Start of Given data
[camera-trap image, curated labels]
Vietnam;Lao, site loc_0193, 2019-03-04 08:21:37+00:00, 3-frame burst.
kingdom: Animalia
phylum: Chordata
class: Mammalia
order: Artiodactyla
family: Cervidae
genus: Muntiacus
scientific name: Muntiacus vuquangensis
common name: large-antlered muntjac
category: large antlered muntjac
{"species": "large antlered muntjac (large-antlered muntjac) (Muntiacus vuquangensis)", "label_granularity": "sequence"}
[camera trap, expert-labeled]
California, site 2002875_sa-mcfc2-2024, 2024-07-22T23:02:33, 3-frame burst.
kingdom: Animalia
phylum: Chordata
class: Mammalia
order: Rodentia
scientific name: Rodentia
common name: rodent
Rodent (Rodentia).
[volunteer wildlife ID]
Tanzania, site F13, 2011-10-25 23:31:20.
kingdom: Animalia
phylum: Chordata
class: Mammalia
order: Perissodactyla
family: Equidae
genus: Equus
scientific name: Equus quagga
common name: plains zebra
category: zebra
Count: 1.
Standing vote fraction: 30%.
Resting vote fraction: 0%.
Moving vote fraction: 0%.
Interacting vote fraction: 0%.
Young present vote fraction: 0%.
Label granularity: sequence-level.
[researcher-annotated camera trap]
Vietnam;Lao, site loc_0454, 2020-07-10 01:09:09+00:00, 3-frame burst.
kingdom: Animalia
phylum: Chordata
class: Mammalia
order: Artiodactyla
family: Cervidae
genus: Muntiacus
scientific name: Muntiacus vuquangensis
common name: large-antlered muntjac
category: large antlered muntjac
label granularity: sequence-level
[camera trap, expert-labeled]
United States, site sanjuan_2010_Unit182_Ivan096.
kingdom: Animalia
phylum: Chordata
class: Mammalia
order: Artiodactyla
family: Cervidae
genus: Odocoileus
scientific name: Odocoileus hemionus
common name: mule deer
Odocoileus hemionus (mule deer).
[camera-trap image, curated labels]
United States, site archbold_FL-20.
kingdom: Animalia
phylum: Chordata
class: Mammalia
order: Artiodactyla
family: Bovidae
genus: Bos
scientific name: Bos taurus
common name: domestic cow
End of Given data
# [Prompt]
Report each line of the entries where the word "Vietnam" occurs.

# [Result of the exercise]
Vietnam;Lao, site loc_0193, 2019-03-04 08:21:37+00:00, 3-frame burst.
Vietnam;Lao, site loc_0454, 2020-07-10 01:09:09+00:00, 3-frame burst.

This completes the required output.